America’s Cup: Britain gets early taste of event drama
Published on June 3rd, 2014
Britain’s Ben Ainslie has given his country Olympic fulfillment for the past five consecutive Summer Games, with Sir Ben’s collection of four gold and one silver medal earning him knighthood
Last summer, the Brits saw him as savior to the America’s Cup defense team, coming onboard to mastermind one of the greatest comebacks in sporting history.
Sir Ben rolls with royalty and dates celebrities. He is charitable. He is the latest recipient of the Leadership in Sport Award in Britain.
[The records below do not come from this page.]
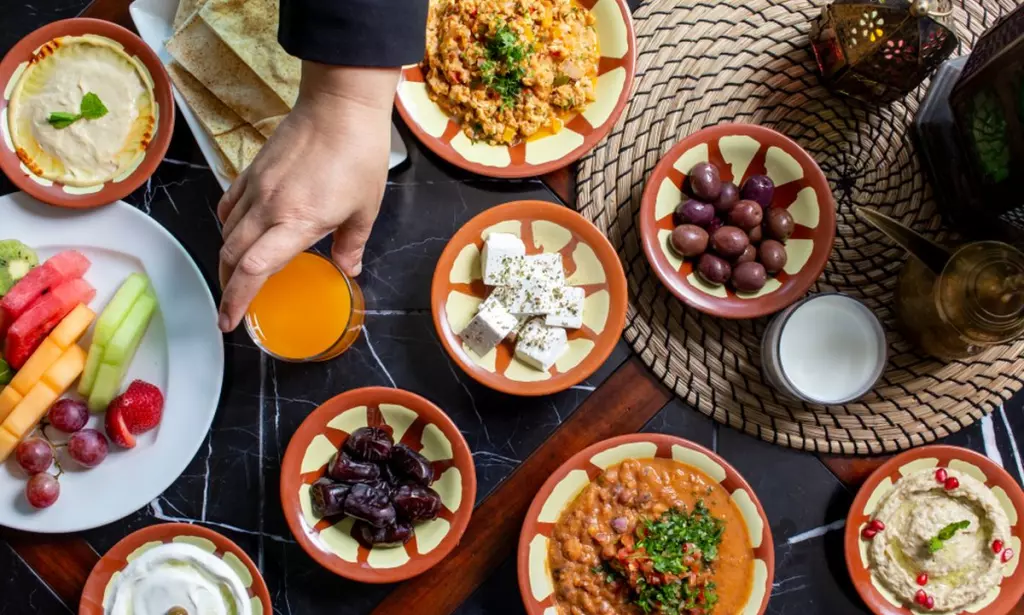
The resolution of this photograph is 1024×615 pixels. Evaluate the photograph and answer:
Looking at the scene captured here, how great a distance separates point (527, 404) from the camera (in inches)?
93.4

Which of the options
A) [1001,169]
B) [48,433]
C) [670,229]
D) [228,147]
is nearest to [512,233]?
[670,229]

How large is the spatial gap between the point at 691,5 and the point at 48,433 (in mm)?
2238

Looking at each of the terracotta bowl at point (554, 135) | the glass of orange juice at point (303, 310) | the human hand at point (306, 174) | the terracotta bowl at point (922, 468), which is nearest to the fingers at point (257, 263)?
the human hand at point (306, 174)

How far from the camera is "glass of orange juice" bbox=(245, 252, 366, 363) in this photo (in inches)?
83.9

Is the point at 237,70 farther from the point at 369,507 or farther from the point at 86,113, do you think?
the point at 369,507

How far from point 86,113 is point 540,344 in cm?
141

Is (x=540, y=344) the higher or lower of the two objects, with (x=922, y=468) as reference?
higher

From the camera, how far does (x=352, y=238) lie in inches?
73.2

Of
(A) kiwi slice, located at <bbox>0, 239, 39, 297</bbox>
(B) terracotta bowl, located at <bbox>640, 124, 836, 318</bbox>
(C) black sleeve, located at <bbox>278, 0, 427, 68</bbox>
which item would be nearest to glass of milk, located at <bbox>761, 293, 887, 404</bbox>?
(B) terracotta bowl, located at <bbox>640, 124, 836, 318</bbox>

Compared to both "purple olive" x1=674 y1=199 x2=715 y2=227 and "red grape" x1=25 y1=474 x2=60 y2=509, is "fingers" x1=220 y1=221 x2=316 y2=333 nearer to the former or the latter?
"red grape" x1=25 y1=474 x2=60 y2=509

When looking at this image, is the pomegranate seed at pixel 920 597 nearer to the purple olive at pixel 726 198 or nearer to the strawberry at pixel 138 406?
the purple olive at pixel 726 198

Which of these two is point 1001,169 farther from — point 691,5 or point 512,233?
point 512,233

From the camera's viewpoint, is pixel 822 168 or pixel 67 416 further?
pixel 822 168

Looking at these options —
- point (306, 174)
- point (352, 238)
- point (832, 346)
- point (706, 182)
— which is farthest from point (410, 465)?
point (832, 346)
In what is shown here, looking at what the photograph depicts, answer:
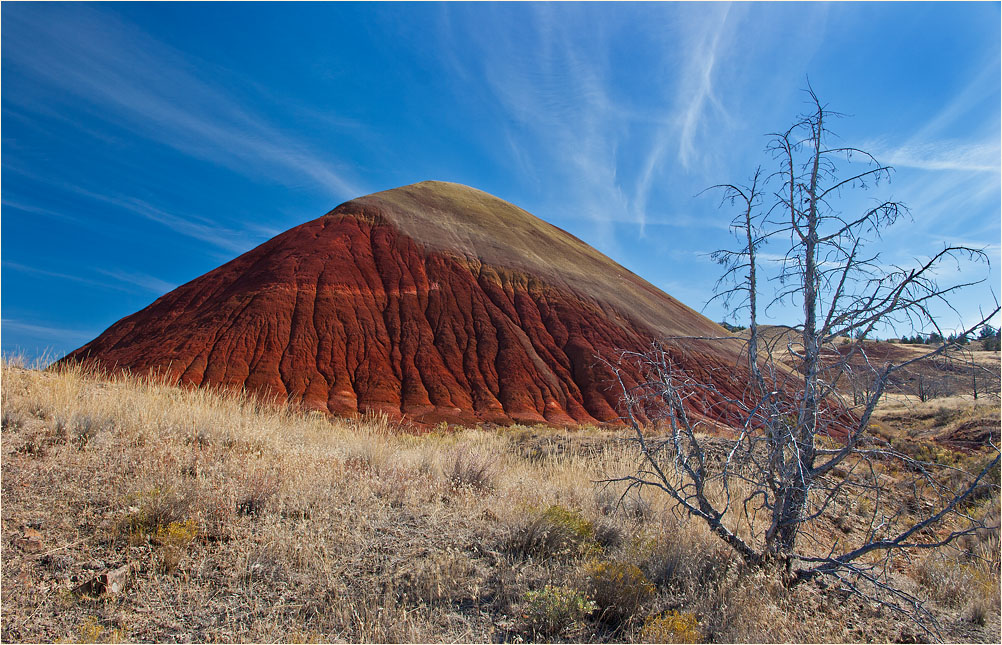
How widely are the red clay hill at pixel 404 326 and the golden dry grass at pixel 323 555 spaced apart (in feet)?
80.4

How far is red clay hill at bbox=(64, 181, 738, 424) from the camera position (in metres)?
33.4

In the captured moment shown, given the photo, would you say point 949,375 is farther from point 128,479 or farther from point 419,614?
point 128,479

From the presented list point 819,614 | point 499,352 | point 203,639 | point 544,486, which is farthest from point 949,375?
point 499,352

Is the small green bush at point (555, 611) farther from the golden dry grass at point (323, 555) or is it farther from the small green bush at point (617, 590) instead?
the small green bush at point (617, 590)

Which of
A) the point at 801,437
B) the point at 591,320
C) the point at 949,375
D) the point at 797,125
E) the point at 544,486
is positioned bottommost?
the point at 544,486

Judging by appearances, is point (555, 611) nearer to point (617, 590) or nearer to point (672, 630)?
point (617, 590)

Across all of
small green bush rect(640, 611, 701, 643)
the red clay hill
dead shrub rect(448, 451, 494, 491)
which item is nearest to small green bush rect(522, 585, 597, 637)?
small green bush rect(640, 611, 701, 643)

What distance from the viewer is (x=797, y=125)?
16.5 ft

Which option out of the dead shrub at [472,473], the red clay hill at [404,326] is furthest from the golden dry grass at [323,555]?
the red clay hill at [404,326]

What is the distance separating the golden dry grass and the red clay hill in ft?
80.4

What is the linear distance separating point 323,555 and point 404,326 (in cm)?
3533

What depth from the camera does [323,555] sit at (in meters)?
4.11

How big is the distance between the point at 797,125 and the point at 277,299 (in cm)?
3846

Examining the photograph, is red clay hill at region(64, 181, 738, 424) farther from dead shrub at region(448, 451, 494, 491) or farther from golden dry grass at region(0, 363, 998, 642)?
golden dry grass at region(0, 363, 998, 642)
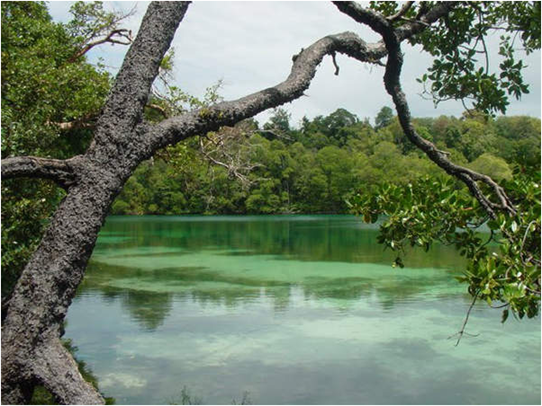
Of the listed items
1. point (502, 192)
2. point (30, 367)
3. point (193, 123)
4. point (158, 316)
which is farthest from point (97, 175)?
point (158, 316)

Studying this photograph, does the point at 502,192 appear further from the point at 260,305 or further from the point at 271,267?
the point at 271,267

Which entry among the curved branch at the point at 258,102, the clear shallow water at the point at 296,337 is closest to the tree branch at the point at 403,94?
the curved branch at the point at 258,102

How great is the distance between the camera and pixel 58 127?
27.4 ft

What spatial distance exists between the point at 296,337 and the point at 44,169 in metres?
8.03

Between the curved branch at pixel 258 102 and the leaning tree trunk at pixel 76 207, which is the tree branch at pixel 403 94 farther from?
the leaning tree trunk at pixel 76 207

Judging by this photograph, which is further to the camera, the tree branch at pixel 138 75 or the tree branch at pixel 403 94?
the tree branch at pixel 403 94

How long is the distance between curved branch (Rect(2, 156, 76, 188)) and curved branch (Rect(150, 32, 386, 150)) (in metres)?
0.37

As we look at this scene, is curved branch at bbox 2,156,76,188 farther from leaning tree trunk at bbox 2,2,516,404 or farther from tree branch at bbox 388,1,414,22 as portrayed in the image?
tree branch at bbox 388,1,414,22

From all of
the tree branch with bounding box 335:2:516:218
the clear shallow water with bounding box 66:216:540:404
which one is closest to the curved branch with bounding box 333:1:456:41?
the tree branch with bounding box 335:2:516:218

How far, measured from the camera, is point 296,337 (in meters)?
9.75

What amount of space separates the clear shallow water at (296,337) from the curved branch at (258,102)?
499cm

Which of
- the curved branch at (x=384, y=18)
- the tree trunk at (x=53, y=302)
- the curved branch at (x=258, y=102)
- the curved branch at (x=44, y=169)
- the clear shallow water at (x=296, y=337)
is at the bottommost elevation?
the clear shallow water at (x=296, y=337)

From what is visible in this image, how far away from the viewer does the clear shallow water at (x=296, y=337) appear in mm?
7320

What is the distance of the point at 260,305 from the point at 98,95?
5739 millimetres
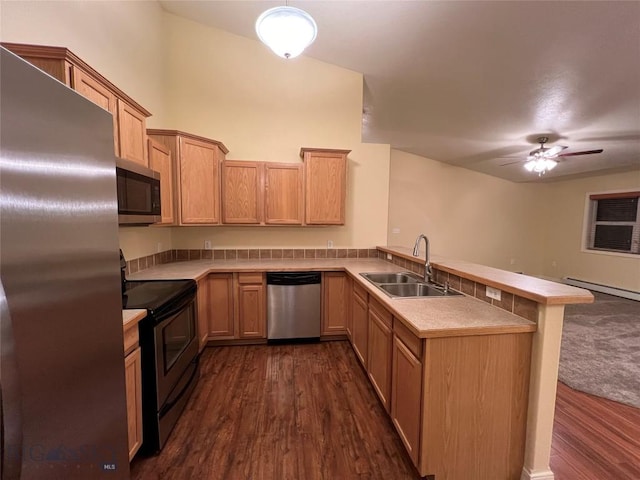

And now he wants to win the America’s Cup for his country.
Ever since a USA entry won the inaugural competition off the Isle of Wight organised by the Royal Yacht Squadron back in 1851, it has never been won by a British entry. Sir Ben believes that bringing the trophy, affectionately known as the Auld Mug, back to Britain would cap anything he has achieved in his career.
He appears to have the funding. Heck, Sir Ben even has the Duchess of Cambridge attending the official launch of his America’s Cup bid on June 10, which follows one day after the opening of the entry period on June 9.
Amazingly, however, with Sir Ben’s bid not yet formally launched, the sporting hero has already upset people.
Sir Ben has sailed into stormy waters with his plans to build his sailing headquarters in Old Portsmouth, Hants. The development would include offices, meeting rooms, training and medical facilities and a car park. But the proposal has upset residents of the waterfront area.
Opponents consider the size and design of the facility to be out of character with the area, conflicting current zoning rules, and criticize the town council for rushing the planning permission process and keeping the public at distance from the process.
With the desire for the America’s Cup to propel itself as a marketable entertainment and sporting event, perhaps it needs to first figure out how to spend less time infuriating people as a news event.